Она стояла, прислоняясь к косяку двери, не в силах нажать кнопку звонка. С какой бы легкостью сбежала она сейчас по ступенькам и вернулась к нему, на темную улицу. И пошла бы за ним, в его дом. Разве не мог он быть и ее домом?..

Она вспомнила, как он протянул ей пачку папирос, и подумала: «Значит, она курит».

Теперь эта мысль не причинила ей боли. И вслед ей пришла другая, похожая на молитву: «Господи, унести бы мне отсюда ноги…»

Глава двадцать вторая

Бородин не любил митинговать. Особенно не любил он митингов в начале дела. Поэтому большей частью он ограничивался торжественным нарядом.

Так было и в день объявления скоростной проходки. На утренний наряд они пришли в полном составе – Бородин, Забазлаев, Величкин и парторг гидрорудника Андрей Цуканов.

Цуканов работал машинистом углесоса. Он знал людей и умел говорить с ними, умел поднять настроение и настроить на боевой высокий лад этот трудный, грубоватый и независимый народ – шахтерскую братию. Потому что он сам был шахтером. И Бородин часто думал о том, что парторгом на шахте может быть только шахтер.

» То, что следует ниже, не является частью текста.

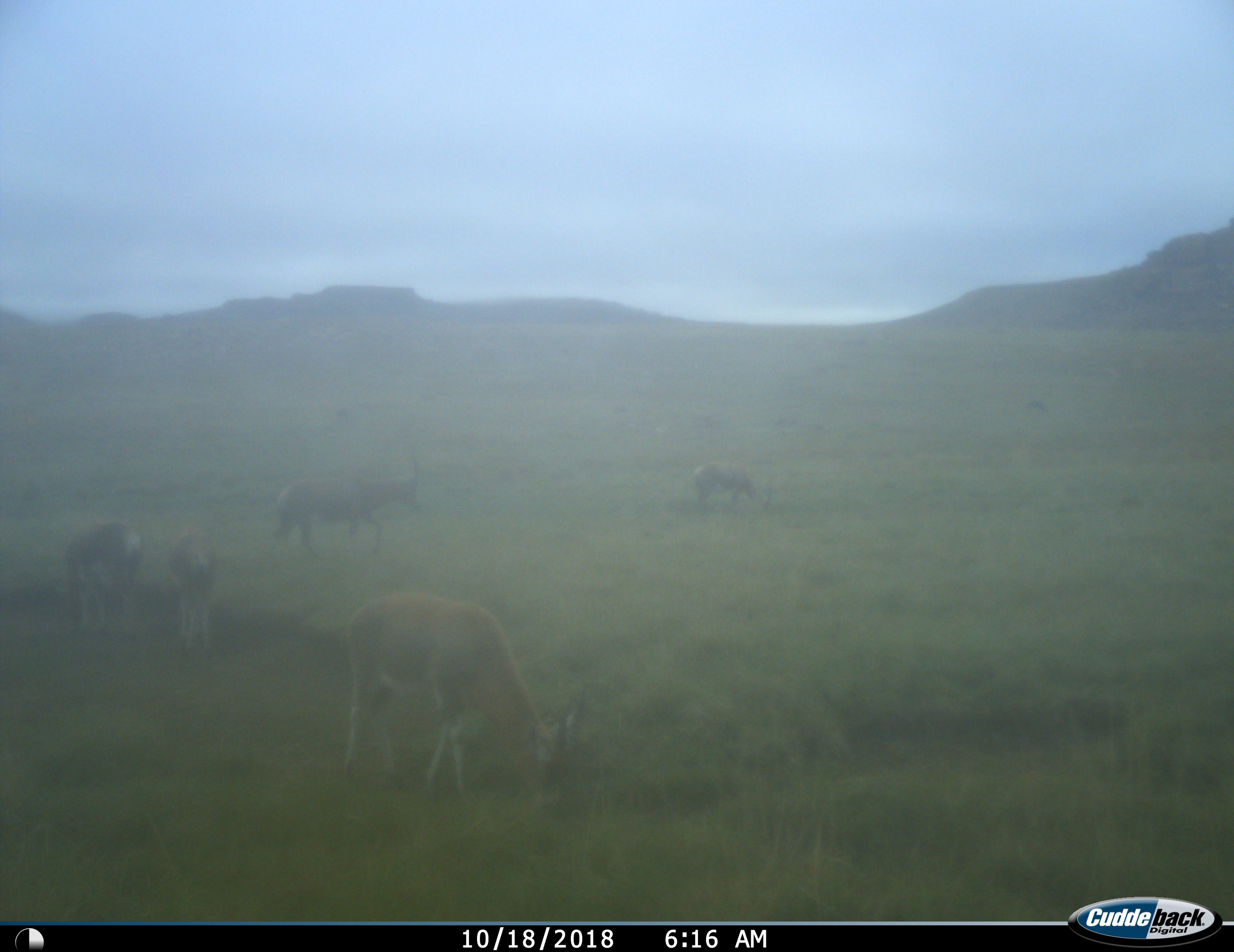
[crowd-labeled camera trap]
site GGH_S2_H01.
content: unidentified animal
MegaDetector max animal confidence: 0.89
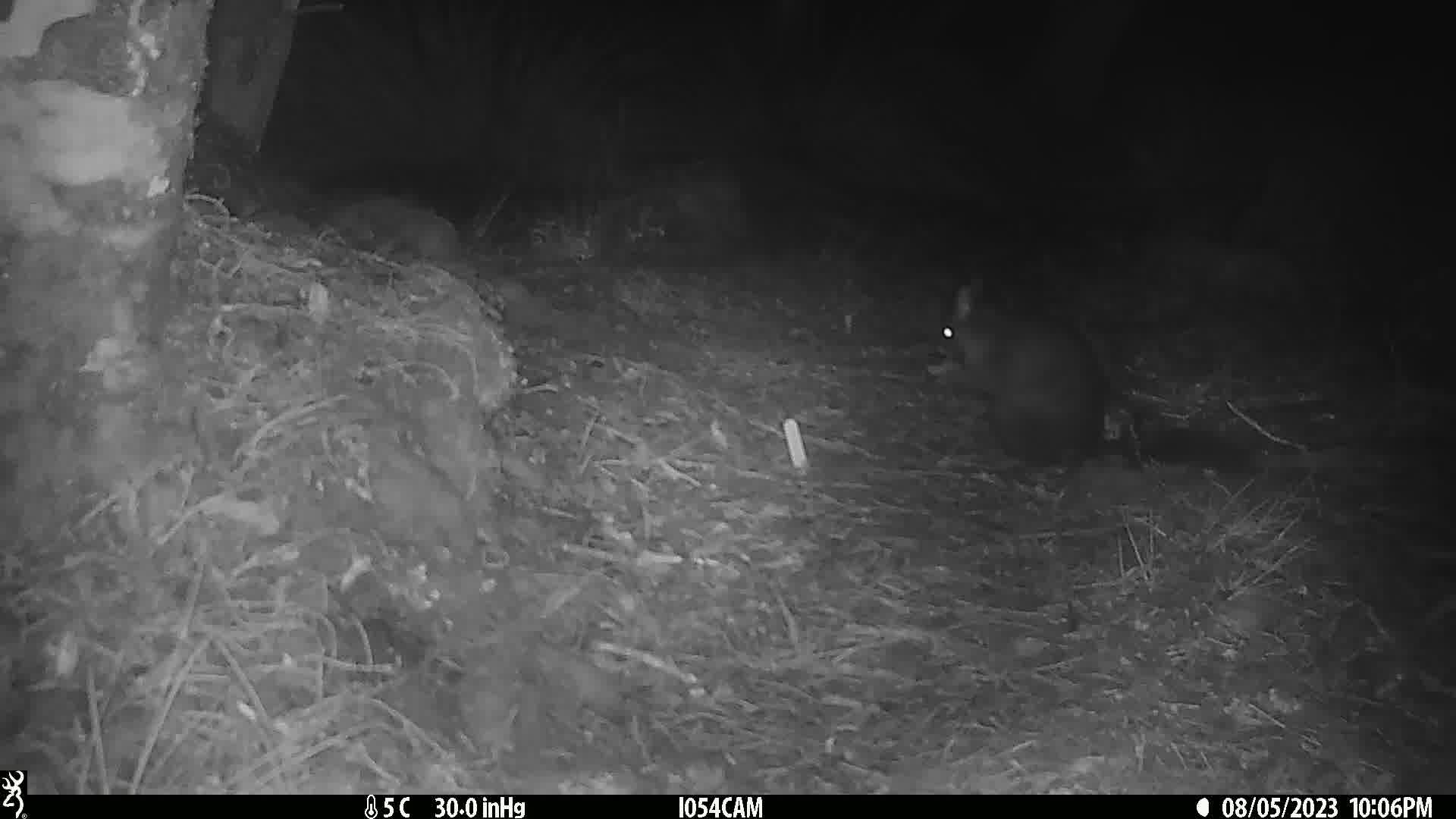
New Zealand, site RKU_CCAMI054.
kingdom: Animalia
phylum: Chordata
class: Mammalia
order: Diprotodontia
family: Phalangeridae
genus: Trichosurus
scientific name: Trichosurus vulpecula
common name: common brushtail possum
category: possum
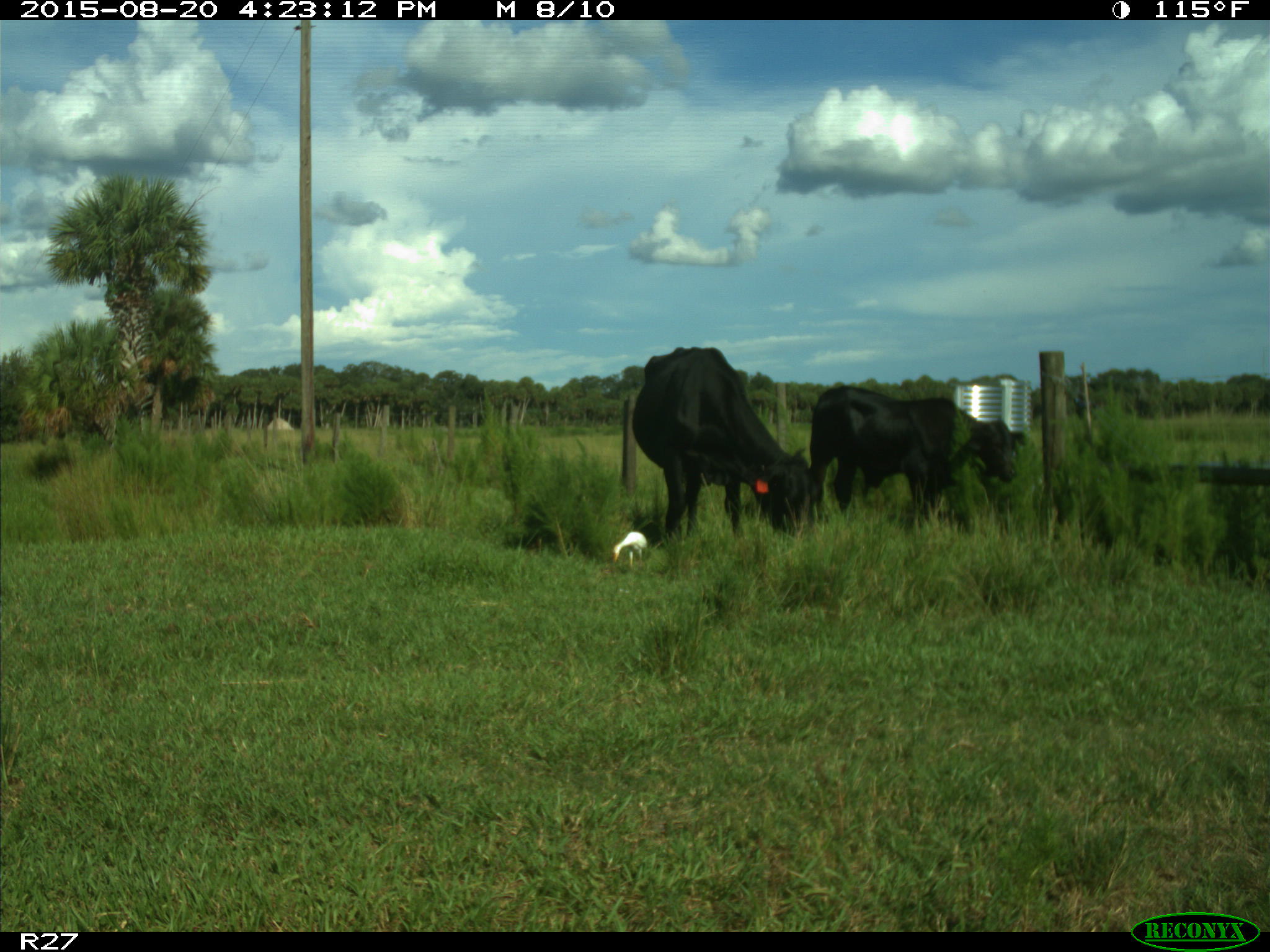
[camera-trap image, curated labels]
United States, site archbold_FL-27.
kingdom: Animalia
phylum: Chordata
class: Mammalia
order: Artiodactyla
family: Bovidae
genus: Bos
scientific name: Bos taurus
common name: domestic cow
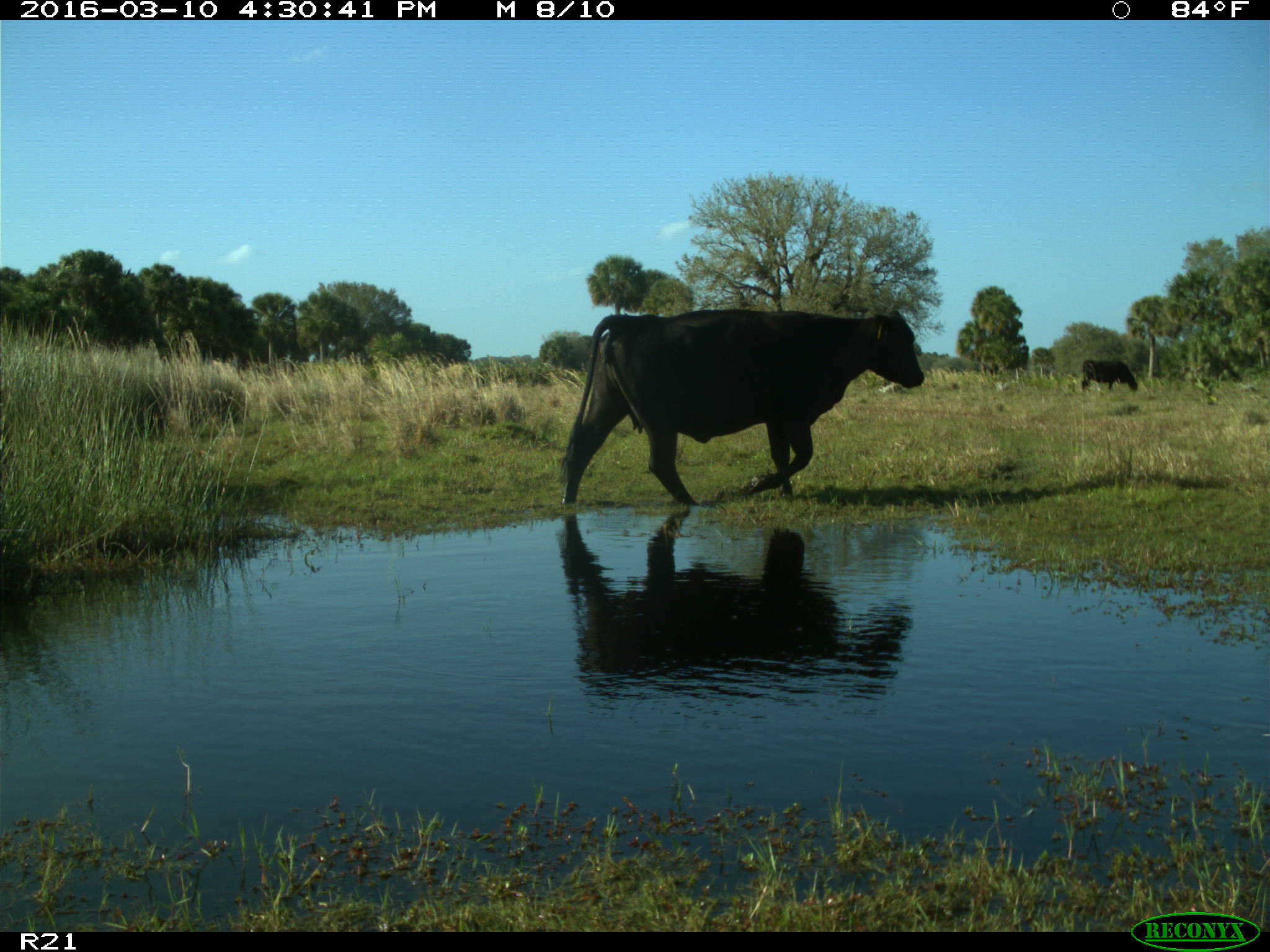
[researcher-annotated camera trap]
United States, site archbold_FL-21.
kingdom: Animalia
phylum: Chordata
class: Mammalia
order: Artiodactyla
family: Bovidae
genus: Bos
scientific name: Bos taurus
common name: domestic cow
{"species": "Bos taurus (domestic cow)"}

Подхалимов среди шахтеров не водилось. Им была свойственна гордость людей, делающих самое тяжелое дело на земле.

Шахтер по натуре бунтарь. Он работает на совесть, но и сам зорко следит за тем, чтобы его ненароком не обидели, не обошли.

Цуканова слушали напряженно. Парторг говорил о предстоящем Двадцать втором съезде партии. О том, что вся страна готовится встретить съезд трудовыми успехами. О том, что гидроруднику пора сделать рывок и осилить наконец проектную мощность. Для этого с сегодняшнего дня решено начать поход на запад, бросить туда лучшие бригады и объявить по всей шахте скоростную проходку.

– Не знаю, как вам, а мне, например, даже интересно: сможет бригада Басюка продвигаться на западе с той скоростью, как на востоке, или нет, – говорил Цуканов. – Посмитный, например, считает, что все успехи Басюка от более устойчивого пласта. Он, дескать, Посмитный, на востоке тоже давал бы тридцать погонных метров среднесуточных. Вот теперь мы переводим Посмитного на восток, на легкий пласт, и пусть он оправдает свои слова…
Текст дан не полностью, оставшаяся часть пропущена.